Dans la plus récente (et dixième) évaluation scientifique de l’appauvrissement de la couche d’ozone réalisée par l’OMM/PNUE (2022, https://library.wmo.int/idurl/4/58360), il a été estimé que la mise en œuvre de l’amendement de Kigali permettrait d’éviter un réchauffement de 0,3 à 0,5 °C d’ici 2100. Ces évaluations majeures, réalisées tous les quatre ans, ont été préparées par le Panel scientifique d’évaluation afin d’apporter une contribution scientifique directe au processus du Protocole de Montréal. Le rapport d’évaluation de l’ozone 2026 devrait paraître à la fin de cette année.
Dans le cadre du thème « Action mondiale pour une planète plus fraîche », il convient de noter que l’ozone troposphérique agit lui-même comme un gaz à effet de serre. Une initiative du Projet international sur la chimie atmosphérique globale (IGAC), le Rapport d’évaluation de l’ozone troposphérique (TOAR), vise à produire, dans le cadre de sa deuxième phase (2020-2026), une évaluation actualisée de la répartition mondiale et de l’évolution temporelle de l’ozone troposphérique càd de la surface à la tropopause. Les analyses et les résultats ont été publiés dans près de 60 articles, rassemblés dans un numéro spécial de la revue « TOAR-II Copernicus Community » (par exemple : https://acp.copernicus.org/articles/special_issue1256.html).
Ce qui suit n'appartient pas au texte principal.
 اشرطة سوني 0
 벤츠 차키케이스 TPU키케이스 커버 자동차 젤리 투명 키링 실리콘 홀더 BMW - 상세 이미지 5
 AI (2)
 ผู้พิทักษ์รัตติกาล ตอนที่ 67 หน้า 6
L’ozone troposphérique a globalement augmenté par rapport aux niveaux observés il y a 30 à 40 ans, mais les tendances récentes varient considérablement selon les régions et l’altitude : près de la surface, les concentrations d’ozone ont diminué en Europe et en Amérique du Nord à la suite des mesures de contrôle des émissions mises en place dans le cadre des réglementations sur la qualité de l’air, tandis que des augmentations persistent dans plusieurs régions d’Asie.
Plus haut, dans la troposphère libre, des augmentations générales ont été observées au cours des dernières décennies dans de nombreuses régions. Cela reflète l’influence du transport à longue distance, des changements dans les émissions de précurseurs (en particulier les concentrations de méthane), et des échanges entre la stratosphère et la troposphère. Cela se traduit par des tendances plus uniformes à grande échelle.
Dans l’ensemble, le projet TOAR souligne l’importance des émissions régionales et de la variabilité climatique dans la détermination des niveaux d’ozone. Ces études constituent la base des huit articles d’évaluation en cours d’examen par la revue Philosophical Transactions A, une publication phare qui consacre des numéros thématiques à des sujets d’une grande importance dans les domaines des sciences physiques, mathématiques et de l’ingénierie.